Material supplied
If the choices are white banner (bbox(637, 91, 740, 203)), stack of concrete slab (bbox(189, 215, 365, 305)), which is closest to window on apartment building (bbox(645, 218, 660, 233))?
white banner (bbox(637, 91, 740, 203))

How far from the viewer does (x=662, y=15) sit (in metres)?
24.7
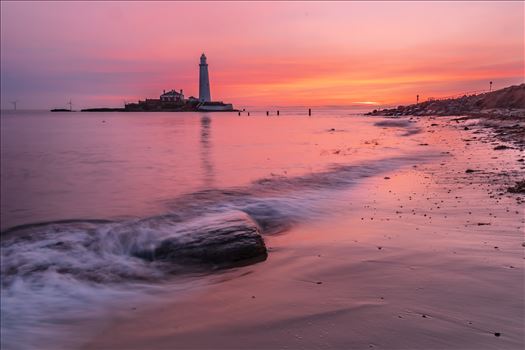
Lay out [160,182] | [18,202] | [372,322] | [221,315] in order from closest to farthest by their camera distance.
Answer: [372,322]
[221,315]
[18,202]
[160,182]

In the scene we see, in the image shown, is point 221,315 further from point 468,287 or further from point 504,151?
point 504,151

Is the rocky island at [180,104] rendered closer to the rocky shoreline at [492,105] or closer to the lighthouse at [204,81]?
the lighthouse at [204,81]

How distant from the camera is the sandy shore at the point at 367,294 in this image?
10.4 feet

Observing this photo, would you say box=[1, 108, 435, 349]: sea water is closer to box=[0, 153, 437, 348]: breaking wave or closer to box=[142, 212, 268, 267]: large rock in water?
box=[0, 153, 437, 348]: breaking wave

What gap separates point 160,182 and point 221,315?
11.3m

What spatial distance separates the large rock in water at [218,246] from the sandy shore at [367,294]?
11.7 inches

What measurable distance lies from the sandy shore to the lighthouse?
11156cm

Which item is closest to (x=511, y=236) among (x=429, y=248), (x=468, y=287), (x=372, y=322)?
(x=429, y=248)

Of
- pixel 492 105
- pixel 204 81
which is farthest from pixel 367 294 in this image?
pixel 204 81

What to do
Copy every line above without changing a word, and leave the pictures out of your copy.

Answer for the task
If the choices are white banner (bbox(637, 91, 740, 203)), stack of concrete slab (bbox(189, 215, 365, 305)), which is closest to window on apartment building (bbox(645, 218, 660, 233))?
white banner (bbox(637, 91, 740, 203))

How far from the viewer does (x=662, y=15) sit (in metres)?
24.7
Lay out [160,182] | [18,202] | [372,322] | [221,315] in order from closest to farthest by their camera distance.
Answer: [372,322]
[221,315]
[18,202]
[160,182]

In the scene we see, in the image shown, is point 221,315 further from point 468,287 or further from point 504,151?
point 504,151

Is the rocky island at [180,104] rendered closer to the rocky shoreline at [492,105] or closer to the lighthouse at [204,81]?
the lighthouse at [204,81]

How distant from the camera is the sandy shore at the point at 367,294 in this image?
10.4 feet

Observing this photo, would you say box=[1, 108, 435, 349]: sea water is closer to box=[0, 153, 437, 348]: breaking wave or closer to box=[142, 212, 268, 267]: large rock in water?
box=[0, 153, 437, 348]: breaking wave

What gap separates point 160,182 and point 221,315?
11.3m

What spatial distance separates the large rock in water at [218,246] from the sandy shore at [367,294]?
11.7 inches

What measurable distance lies from the sandy shore to the lighthouse?
11156cm

Which item is closest to (x=511, y=236) among (x=429, y=248), (x=468, y=287), (x=372, y=322)?
(x=429, y=248)

Of
- pixel 492 105
- pixel 204 81
which is farthest from pixel 367 294 in this image?
pixel 204 81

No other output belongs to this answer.